All three of the cameras you mention are capable of delivering excellent results. I suppose that one might do better than the others in one specific area but then the others would beat it in something else! If that area is important to you, then you choose that camera.

I chose the V3 but my reasons are unlikely to be relevent to you. I wanted 7Mp because I have a dye-sublimation printer that has a 7Mp resolution. I wanted a Zeiss lens because ALL my cameras have Zeiss lenses. I picked the V3 over the P150 because I wanted Aperture Priority mode which is the usual way I shoot and I picked Sony because I have had excellent luck with their cameras (and other electronics) over the years. That adds up to the V3.

Those are all very personal reasons.

Here is how I would proceed.

First, take the time to look at and hold each camera. Some will 'feel' better in your hand than others. Some may look and feel 'cheap' to you.

Second, understand your 'style' of photography. Some of the cameras in your list are acceptable left in P mode forever while others expect the photographer to take a greater role in the process and to understand why settings may need to be changed for artistic rather than technical reasons. At this level, you should be able to make those decisions in order to know when to override the camera's automatic settings.

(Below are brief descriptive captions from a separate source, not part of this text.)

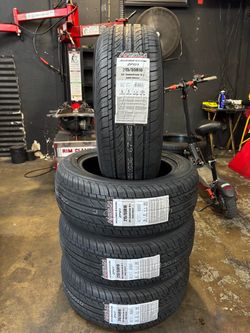 215/55/16 ARISUN AGGRESSOR (4 TIRES NEW) INCLUDED INSTALLATION AND BALANCING (PROMOTION)โ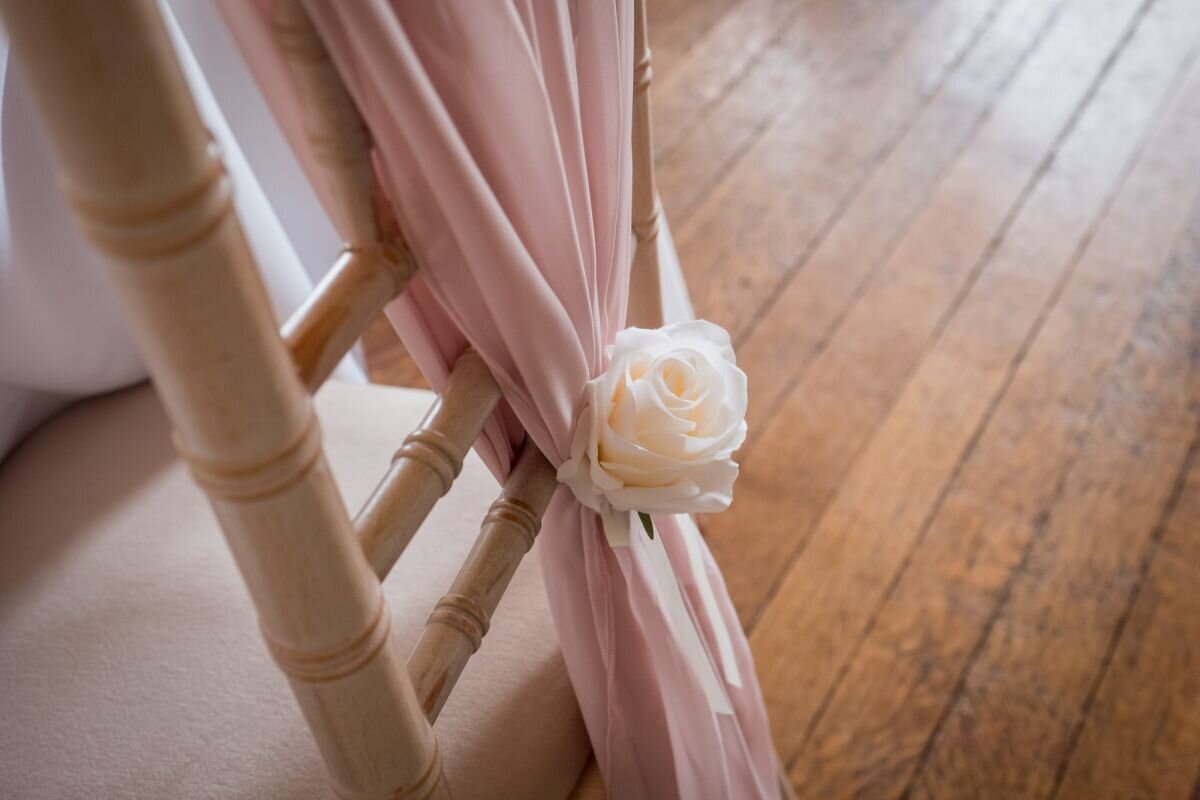 Pink and ivory wedding Prestwold (8)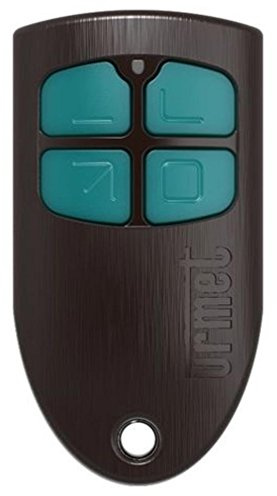 télécommande 4 boutons - bi-technologie- 868 + 13.56 mhz - urmet memobip4b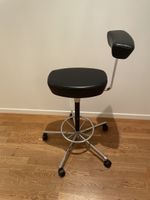 Original Vitra Nelson Stuhl Sessel Leder 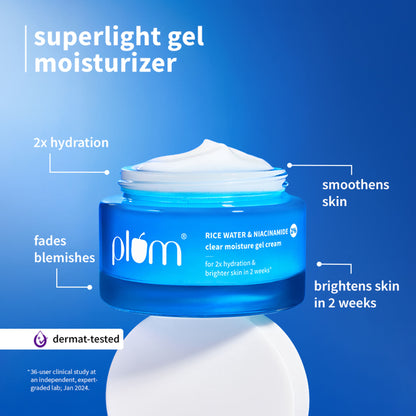 Plum Niacinamide Bright & Clear Skin Combo - Distacart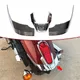 Autocollant de décoration de pointe de garde-boue arrière accessoires de moto modèles Indian Scout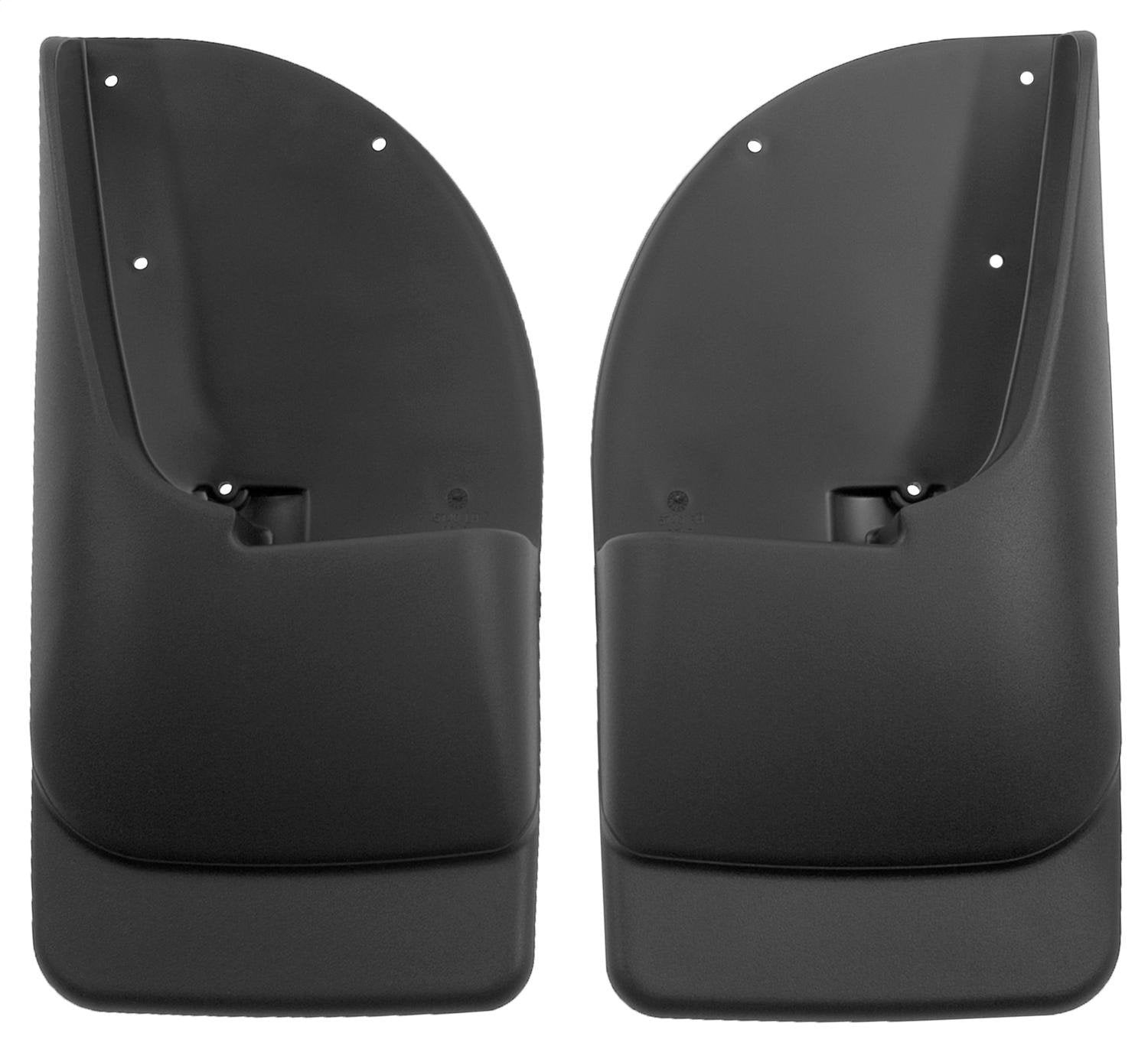 Husky Liners 57401 Custom Molded Mud Guards Black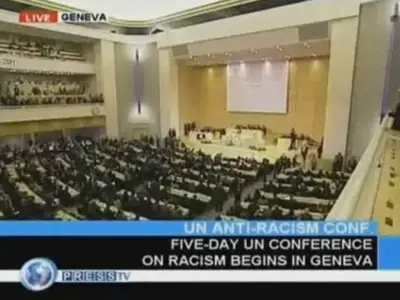 President Ahmadinejad's speech at the Durban Review Conference on racism (2009)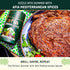 7 (1pk, 2.1oz) Afia - Baharat Spice Blend | Baharat Spice Mix for Kofta, Kebab, Grilled Meat Seasoning | Premium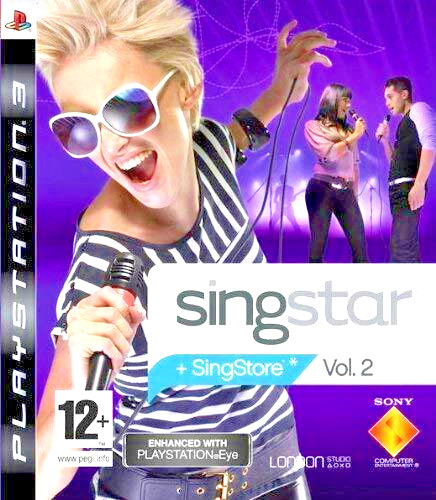 Ps3 singstar game - ps3, 2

Third, you know what sort of things you want to shoot. If you are hoping to photographactive children, then you will want to lean towards a camera that has a fast response. If you are primarily concerned with posed portraits or landscapes, then response time will be of less importance.A mountain isn't going to move while you are taking your shot but a 5 year old child will be all over the place!

By 'better shutter speed', do you mean a faster shutter speed (1/4000th vs 1/1000th) or faster response time (Shutter lag of .05 sec versus .01 sec)?

By 'Better zoom lens', do you mean a wider range (28mm-280mm) or less distortions. Sometimes the lens with the widest zoom range can have the most optical issues at either end.

You already have a Sony P8...why not consider the P150 (or the soon to appear P200)? You will find much about it that is familiar and you will gain substantially in resolution. But, I don't want to add to your list.

The first thing is to get the cameras in your hands and see how they 'feel' A camera is a tool and if the tool feels right then it is a pleasure to use and if it feels wrong then every time you pick it up it will be a chore...and eventually, it will gather dust.

Good luck...whatever you pick...take pictures!